With Limitation so strictly applied, when would you want to wait to start your claim?
There are occasions when you might know that a negligent act has been committed, but you do not yet know exactly when it was, or what it has caused in terms of injury. In personal injury claims, there are three ‘hurdles’ to clear in order to succeed. The first, liability, also known as breach of duty, is the negligent act that gives you the right to start the claim. However, for the claim to be worth anything to you, there must be “causation”, which is the legal link between the act of negligence and some kind of injury or loss. Finally, there is “quantum, the size of that injury or loss.
So, whilst you might now be aware that your radiologist missed something when checking your x-ray, you may not know if there has been any damage caused. In that instance, you might choose to wait.

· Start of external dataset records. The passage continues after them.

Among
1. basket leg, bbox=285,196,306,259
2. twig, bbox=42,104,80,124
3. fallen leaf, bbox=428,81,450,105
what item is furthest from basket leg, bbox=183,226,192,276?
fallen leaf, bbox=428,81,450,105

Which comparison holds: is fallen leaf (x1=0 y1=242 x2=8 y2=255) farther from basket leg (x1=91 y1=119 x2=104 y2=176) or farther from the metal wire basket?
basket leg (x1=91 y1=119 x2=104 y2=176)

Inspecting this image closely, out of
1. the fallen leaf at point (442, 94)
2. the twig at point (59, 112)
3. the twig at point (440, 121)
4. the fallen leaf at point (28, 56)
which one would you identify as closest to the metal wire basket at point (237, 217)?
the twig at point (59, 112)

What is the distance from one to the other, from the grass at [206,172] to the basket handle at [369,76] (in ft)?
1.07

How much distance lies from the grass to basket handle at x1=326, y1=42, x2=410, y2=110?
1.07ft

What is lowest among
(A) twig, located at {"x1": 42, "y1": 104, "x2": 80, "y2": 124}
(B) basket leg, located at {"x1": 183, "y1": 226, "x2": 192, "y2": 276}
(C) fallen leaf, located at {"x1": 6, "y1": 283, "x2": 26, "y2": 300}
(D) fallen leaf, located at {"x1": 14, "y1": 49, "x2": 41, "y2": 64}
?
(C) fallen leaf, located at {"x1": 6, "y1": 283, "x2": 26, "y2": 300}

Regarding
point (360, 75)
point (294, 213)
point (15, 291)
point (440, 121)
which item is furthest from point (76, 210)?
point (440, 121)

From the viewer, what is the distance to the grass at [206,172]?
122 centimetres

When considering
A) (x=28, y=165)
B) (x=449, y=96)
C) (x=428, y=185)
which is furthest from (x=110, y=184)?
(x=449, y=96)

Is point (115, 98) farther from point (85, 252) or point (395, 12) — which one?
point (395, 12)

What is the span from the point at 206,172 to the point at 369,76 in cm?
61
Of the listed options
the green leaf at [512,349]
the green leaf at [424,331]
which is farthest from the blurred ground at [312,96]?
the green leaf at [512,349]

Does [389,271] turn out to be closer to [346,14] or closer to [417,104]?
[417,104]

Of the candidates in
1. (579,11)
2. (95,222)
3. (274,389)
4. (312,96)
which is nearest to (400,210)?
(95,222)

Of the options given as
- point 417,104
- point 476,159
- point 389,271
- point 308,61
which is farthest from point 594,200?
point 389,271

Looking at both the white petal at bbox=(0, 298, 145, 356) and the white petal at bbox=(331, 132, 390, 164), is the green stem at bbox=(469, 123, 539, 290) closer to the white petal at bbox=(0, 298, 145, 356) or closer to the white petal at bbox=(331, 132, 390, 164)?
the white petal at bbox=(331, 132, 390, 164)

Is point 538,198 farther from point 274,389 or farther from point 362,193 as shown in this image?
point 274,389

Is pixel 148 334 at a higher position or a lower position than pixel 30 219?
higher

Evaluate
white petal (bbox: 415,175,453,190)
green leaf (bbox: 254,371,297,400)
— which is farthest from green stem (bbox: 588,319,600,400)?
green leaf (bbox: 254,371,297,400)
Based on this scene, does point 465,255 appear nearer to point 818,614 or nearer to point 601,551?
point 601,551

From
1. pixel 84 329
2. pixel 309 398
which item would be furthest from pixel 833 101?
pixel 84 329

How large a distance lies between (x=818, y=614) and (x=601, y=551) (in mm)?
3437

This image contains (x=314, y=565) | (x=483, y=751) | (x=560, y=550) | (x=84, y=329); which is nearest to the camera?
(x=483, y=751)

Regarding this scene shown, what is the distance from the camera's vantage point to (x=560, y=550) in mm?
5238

Often, it is only following further investigation work and medical treatment, that you might know whether there is any damage, or if the medical negligence you have suffered, has delayed your recovery. At this point, you might want to bring your claim for medical negligence compensation, now that you know what you are facing.
On other occasions, you might feel that you want to make a complaint first, so you can see what the practitioner says about the negligence before deciding to instruct a solicitor specialising in medical negligence claims. When your expert medical negligence solicitor writes to the negligent practitioner, this commences the formal legal protocols and the matter will instantly be passed to a legal team or medical union for a response to be prepared. Sometimes, the reply to a complaint can be more open and whilst it is very rare for them to openly concede a full breach of duty, it can sometimes offer an insight into what has gone wrong. The letter will be classed as an open document and can be used to evidence your claim.